Driving back to my place in the hills, I kept checking the rearview mirror for any signs of a tail. I was getting tired of foreigners coming to our country and stalking Helena and myself. Goddamn it, I’m a Los Angeles police Lieutenant Detective. Bad guys don’t tail me. I tail them. As I turned onto my street, way down the block sat a white car, parked facing me, with two male occupants. I turned into my driveway, opened the garage door, quickly entered, and executed a hard stop. Hitting the door closer button, I jumped out of the car, turned out the house lights, pulled my 45 from its holster, moved over to the front window, knelt, and peeked under the big, white blind to see if the men had moved. One man was walking up the sidewalk across the street; the other man was on my side, walking toward my house, keeping close to the trees and homes for camouflage. The guy across the street was now directly in front of my house, waiting inside the tree line. Goddamn, these guys are bold. I saw his right-hand move to the edge of his long coat as he placed that hand onto the pistol grip of a sawed-off pump shotgun on a sling. Where the hell is the other guy?
Then I heard the back doorknob turn ever so slowly and then click open. I looked back out the window, and the man was no longer across the street. I could feel the tightness in my arms and legs. I had to move into a better position, so I duck-walked over to and crouched behind my new table. Shit, I just finished a kitchen remodel, and this was not going well. I pulled out another magazine of 15 rounds of 45’s from my belt, holding it in my left hand. That’s 30 rounds total. Stay focused, listen, and react. I pulled myself up behind the table and could see under the table as well as over the chair seats. I raised the 45 to clear the chair seats and pointed right at zipper height. The back-door man did a dumb thing. He jumped out into the room with his shotgun leveled at the front door, firing one blast that damn near blew out the windows. I caped off two. The first one hit his zipper. He screamed and spun, as the second one hit just below the right knee, breaking his leg. Dropping like a lead weight, he tried to lift that scattergun, but the third one hit him in the face and removed the back of his head.

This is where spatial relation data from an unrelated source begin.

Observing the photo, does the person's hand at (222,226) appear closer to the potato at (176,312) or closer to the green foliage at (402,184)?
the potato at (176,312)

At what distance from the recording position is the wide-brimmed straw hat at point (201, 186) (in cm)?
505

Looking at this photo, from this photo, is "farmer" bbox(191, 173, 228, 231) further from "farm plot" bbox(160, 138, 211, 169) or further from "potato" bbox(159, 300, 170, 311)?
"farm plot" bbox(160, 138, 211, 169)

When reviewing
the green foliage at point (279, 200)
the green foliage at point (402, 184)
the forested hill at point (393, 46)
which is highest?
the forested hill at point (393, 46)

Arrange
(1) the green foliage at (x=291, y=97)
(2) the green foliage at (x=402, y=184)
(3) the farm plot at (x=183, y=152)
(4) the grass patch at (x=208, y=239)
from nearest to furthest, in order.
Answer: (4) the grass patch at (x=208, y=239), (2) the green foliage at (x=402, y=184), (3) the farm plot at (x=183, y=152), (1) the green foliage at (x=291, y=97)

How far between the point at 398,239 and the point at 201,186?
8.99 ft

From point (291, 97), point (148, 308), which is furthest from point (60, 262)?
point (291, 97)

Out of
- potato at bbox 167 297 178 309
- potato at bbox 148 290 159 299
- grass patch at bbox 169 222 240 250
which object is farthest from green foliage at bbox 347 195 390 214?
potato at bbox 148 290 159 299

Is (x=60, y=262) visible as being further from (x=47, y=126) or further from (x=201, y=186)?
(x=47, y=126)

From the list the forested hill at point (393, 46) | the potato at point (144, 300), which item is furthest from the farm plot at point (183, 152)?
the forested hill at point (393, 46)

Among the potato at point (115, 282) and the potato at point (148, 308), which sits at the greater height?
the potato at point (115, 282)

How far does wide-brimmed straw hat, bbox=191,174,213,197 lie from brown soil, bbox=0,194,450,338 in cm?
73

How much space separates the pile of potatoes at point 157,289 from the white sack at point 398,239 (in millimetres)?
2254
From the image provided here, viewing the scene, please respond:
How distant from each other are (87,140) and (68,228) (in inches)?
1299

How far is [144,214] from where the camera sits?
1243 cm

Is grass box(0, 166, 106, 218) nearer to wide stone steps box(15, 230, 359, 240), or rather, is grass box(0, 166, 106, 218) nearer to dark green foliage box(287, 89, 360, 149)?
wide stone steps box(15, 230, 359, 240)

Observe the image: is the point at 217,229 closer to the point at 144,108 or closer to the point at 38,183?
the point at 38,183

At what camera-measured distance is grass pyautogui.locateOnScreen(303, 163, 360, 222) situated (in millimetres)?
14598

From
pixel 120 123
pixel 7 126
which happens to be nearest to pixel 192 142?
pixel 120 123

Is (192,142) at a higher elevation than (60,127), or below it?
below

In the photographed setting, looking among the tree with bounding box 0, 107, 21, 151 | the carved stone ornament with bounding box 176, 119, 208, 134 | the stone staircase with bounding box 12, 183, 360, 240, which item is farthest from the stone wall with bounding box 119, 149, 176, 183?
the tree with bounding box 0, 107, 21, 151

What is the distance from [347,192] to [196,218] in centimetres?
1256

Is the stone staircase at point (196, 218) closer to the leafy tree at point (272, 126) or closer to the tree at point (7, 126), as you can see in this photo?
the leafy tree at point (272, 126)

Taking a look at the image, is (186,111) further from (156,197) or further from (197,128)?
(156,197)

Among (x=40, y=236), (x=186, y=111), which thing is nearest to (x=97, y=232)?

There was another deafening blast, so close that it took out part of my new table, missed most of me, but a burning, stabbing pain in my left armpit got my attention. The impact started me rolling to the left, so moving with it, I slung the 45 back to the right and capped off four fast ones. Two quick blasts came my way, knocking a hole through my new wall. “You son of a bitch,” I yelled, as that clip spent its rounds. My 45 was empty. I added a full mag to my gun and started shooting a circular pattern on the wall. Hearing a scream from the other side of the wall, I ejected that M.T. mag from the butt of my gun, slammed a third fully loaded 15 round mag into the handle, thumbed the slide into place, fired four more rounds into that wall, and finally heard his body hit the floor. Breathing hard and feeling the blood running out from under my left armpit and onto my polished wooden floor, I snatched my phone from my pocket and pushed the code for dispatch. To the operator, I said,
“Code Blue - shots fired - officer down.” I managed to give out my name and address before it all went black. As I fell into that blackness, I remember thinking I hope I won.